Encouraged by MMM’s 2nd Annual Hug a Convert Day, I am sharing my own conversion story.
I was the first of my family attend any event at our area’s LDS church. I was in third grade and a new kid up the block who happened to be in my class at school invited me to the Primary Halloween party. The only stipulation (you know what’s coming): no masks.
To my good fortune, my friend was not stopped in his effort to invite me and within a month or two, I was attending Primary every Thursday afternoon with him and his brothers and sisters. Soon one of his sisters invited my older sister to go along, too. By February of the next year, our whole family was invited to their home for a Family Home Evening.
My mother, good southern girl that she was, knew she had to return the favor of an invitation to our home, but she elected only to invite my friend’s parents, not the entire family (including nine kids); they ate in the dining room (something we only did on holidays). And at the end of the meal, my friend’s parents invited my parents to hear the missionary discussions.
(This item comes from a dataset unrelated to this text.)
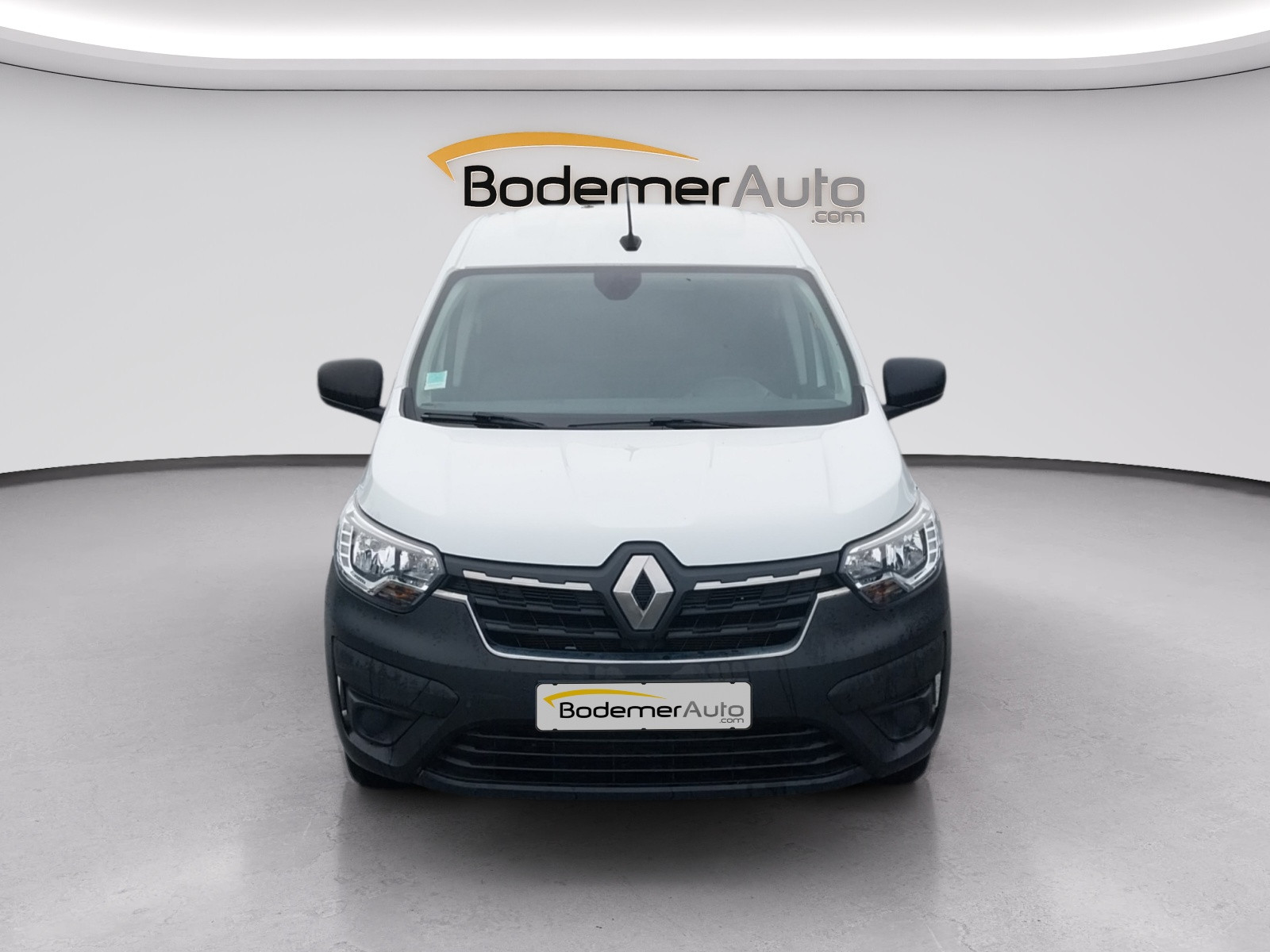 Vente en ligne Renault Express Van  BLUE DCI 95 - 22 au prix de 11 990 €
(This was not my parents’ first introduction to missionaries. On a couple of other occasions we had missionaries at our doorstep who did not, for whatever reason, return when invited to do so. We lived far from the church and assumed that’s why, so in retrospect, we were glad to have our friends move in up the street to introduce us to the church.)
I remember sitting on the living room floor listening to the missionaries – usually our two young elders, but once in a while they brought a stake missionary with them. I have bit and pieces of memories of flannel board displays from the various lessons (there were six in those days). I remember my baptismal interview, sitting in my bedroom with the district leader and answering and asking questions.
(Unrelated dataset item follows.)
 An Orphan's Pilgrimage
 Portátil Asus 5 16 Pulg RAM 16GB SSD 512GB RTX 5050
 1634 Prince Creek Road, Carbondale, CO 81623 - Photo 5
Only later did I realize that the baptism of a complete family of six was pretty special. My parents were well loved in our little branch, and both received callings right away. My sister and I continued to attend Primary and my other sister and brother attended MIA and early morning seminary. (Church was about a half-hour drive away and we made that trip every day at least once, often twice!) One of my father’s first assignments was making a food chest for the scout troop and I enjoyed watching him build it in our garage. My mother taught the three-year olds in Junior Sunday School and we’d help her cut out her pictures for her flannel board stories on Saturday night as we watched TV.
My friend’s father was our home teacher and he came like clockwork. We had those things President Hinckley taught years later we should have: friends, responsibilities and nurturing in the good word of God.
Less than a year after our baptism, we had special permission from Elder Benson of the Twelve to travel to the Salt Lake Temple and be sealed as a family. (Our anniversary would be in September, but an August trip allowed us to make the 1,800 mile trip each way before school started.)
I have memories of scenes in the temple – in the children’s waiting area, in the hallway en route to the sealing room, and in the sealing room itself. I remember kneeling there with my parents.
Participating as the missionaries taught our family, feeling the spirit the night of our baptism and confirmation, and feeling what I did in the temple as we were sealed provided a significant foundation for my personal conversion. Even as I passed through periods of apathy in my teenage years, I could not let go of what I had experienced, and a youth conference experience just before my senior year in high school reawakened and reestablished spiritual connections that had grown dim. By my freshman year at BYU, I was firmly on a path of growing testimony as I received my patriarchal blessing and prepared to serve a mission.
I have sought to relive my conversion experience by inviting others as my third-grade classmate invited me. Sadly, I haven’t been able to replicate the experience of my youth. But I am forever grateful for my friend who did not stop inviting me and for his parents who also invited us and for my own parents who were open to that invitation.